To answer such question we will use the model checking algorithm outlined in this chapter: enumerate all models and check that $\alpha$ is true for in every model where the KB is true. We construct the truth table that involves the symbols and sentences present in the KB:

truth-table-kb

As described in the figure caption, 3 models out of the $2^7=128$ models make the KB true and in these rows the $P_{1,2}$ is false.
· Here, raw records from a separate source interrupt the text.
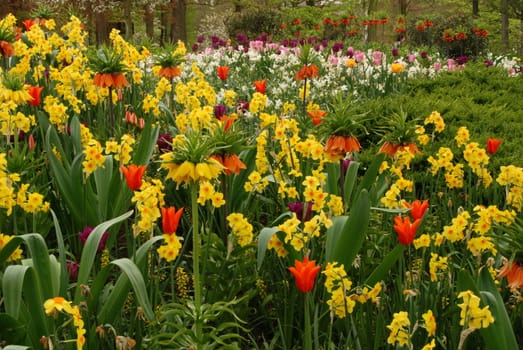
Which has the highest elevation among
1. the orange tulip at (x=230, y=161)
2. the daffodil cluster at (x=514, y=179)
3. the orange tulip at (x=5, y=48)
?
the orange tulip at (x=5, y=48)

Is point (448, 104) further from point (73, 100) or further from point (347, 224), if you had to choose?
point (347, 224)

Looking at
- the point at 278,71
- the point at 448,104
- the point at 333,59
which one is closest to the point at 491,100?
the point at 448,104

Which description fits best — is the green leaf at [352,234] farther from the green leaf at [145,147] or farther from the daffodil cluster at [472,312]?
the green leaf at [145,147]

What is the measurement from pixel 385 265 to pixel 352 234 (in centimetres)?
15

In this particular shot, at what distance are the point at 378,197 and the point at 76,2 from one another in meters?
20.5

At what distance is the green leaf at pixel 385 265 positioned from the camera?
7.48 feet

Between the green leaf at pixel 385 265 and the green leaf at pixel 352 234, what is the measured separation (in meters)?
0.09

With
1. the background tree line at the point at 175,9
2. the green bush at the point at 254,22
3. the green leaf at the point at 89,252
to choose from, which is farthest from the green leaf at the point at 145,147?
the green bush at the point at 254,22

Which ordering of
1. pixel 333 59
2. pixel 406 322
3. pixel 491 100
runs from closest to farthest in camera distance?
pixel 406 322 → pixel 491 100 → pixel 333 59

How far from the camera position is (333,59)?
25.8 ft

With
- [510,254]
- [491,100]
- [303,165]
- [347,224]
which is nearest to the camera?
[510,254]

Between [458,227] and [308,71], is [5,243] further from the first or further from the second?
[308,71]

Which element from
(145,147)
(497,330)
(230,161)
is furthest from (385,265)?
(145,147)

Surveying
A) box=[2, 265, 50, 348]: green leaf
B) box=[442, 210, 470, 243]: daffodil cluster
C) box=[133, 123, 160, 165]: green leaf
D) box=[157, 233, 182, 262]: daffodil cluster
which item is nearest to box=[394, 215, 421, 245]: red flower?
box=[442, 210, 470, 243]: daffodil cluster
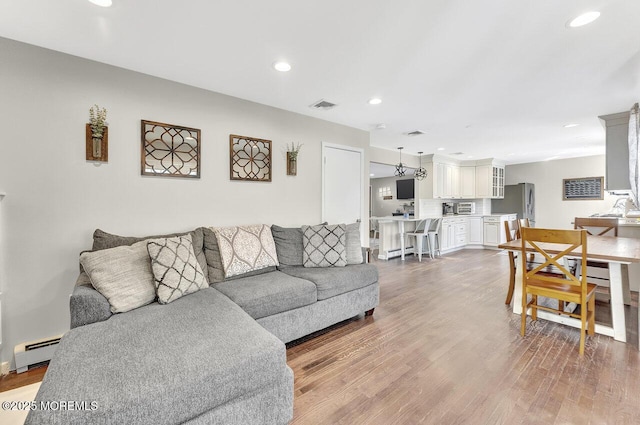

Although the model checking approach was instructive, there is an issue with its complexity. Notice that if there are $n$ symbols in the KB there will be $2^n$ models, the time complexity is $O(2^n)$.

The symbolic representation together with the explosive increase in the number of sentences in the KB as time goes by, cant scale. Another approach to do entailment, potentially more efficient, is theorem proving where we are applying inference rules directly to the sentences of the KB to construct a proof of the desired sentence/query. Even better, we can invest in new representations as described in the PDDL chapter to develop planning approaches that combine search and logic and do not suffer necessarily from the combinatorial explosion problem.

If you need to review the BNF expressed grammar for propositional logic (as shown in the syntax above) review part 1 and part 2 video tutorials.